• [EXERCISE GOAL]: In the forum thread, what shape should output_relevance have?

• [DOCUMENT]:

Thanks for your kindly help!

Jul 12 '21 10:07 bugsuse

I expect you already made sure the model runs when doing a forward pass without Zennit? (I.e., without the Attributor context) Could you supply the model you are using? There may be a problem when passing tuples instead of tensors between layers, is this the case for you?

Jul 12 '21 14:07 chr5tphr

@bugsuse also, you set the output_relevance twice: in the beginning output_relevance = torch.zeros_like(output) and in the loop later output_relevance = torch.zeros_like(torch.squeeze(target))

output_relevance should have the same shape as output. torch.zeros_like(torch.squeeze(target)) could have the wrong shape.

Jul 12 '21 15:07 maxdreyer

@chr5tphr Yeah, I load directly pretrained weights. I'm using Unet model. More codes is below,

class UNetCanonizer(SequentialMergeBatchNorm):
    '''Canonizer for torchvision.models.vgg* type models. This is so far identical to a SequentialMergeBatchNorm'''

MODELS = {
    'vgg16': (vgg16, VGGCanonizer),
    'vgg16_bn': (vgg16_bn, VGGCanonizer),
    'resnet50': (resnet50, ResNetCanonizer),
    'unet': (Unet(), UNetCanonizer)

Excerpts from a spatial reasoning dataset
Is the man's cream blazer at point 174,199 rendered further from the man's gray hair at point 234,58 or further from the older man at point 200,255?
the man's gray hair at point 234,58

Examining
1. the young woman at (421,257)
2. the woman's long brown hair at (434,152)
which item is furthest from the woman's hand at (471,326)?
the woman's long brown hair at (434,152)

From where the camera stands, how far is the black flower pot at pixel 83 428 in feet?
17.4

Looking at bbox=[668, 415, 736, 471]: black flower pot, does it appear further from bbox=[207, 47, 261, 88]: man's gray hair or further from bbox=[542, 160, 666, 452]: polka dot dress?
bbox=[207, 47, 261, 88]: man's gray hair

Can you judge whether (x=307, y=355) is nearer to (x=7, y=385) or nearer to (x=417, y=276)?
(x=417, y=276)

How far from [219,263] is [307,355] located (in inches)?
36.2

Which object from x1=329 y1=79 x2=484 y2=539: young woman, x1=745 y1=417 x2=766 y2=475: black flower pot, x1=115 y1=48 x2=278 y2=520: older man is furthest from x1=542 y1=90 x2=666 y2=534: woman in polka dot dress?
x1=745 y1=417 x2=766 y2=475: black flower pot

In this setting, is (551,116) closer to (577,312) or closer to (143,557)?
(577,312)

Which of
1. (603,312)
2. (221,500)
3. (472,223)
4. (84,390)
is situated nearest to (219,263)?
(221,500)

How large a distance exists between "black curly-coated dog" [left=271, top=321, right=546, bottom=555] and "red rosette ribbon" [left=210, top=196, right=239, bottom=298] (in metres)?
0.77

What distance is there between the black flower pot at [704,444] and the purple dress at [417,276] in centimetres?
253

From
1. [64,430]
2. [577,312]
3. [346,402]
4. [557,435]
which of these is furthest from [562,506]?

• [RESULT BELOW]: The same shape as output.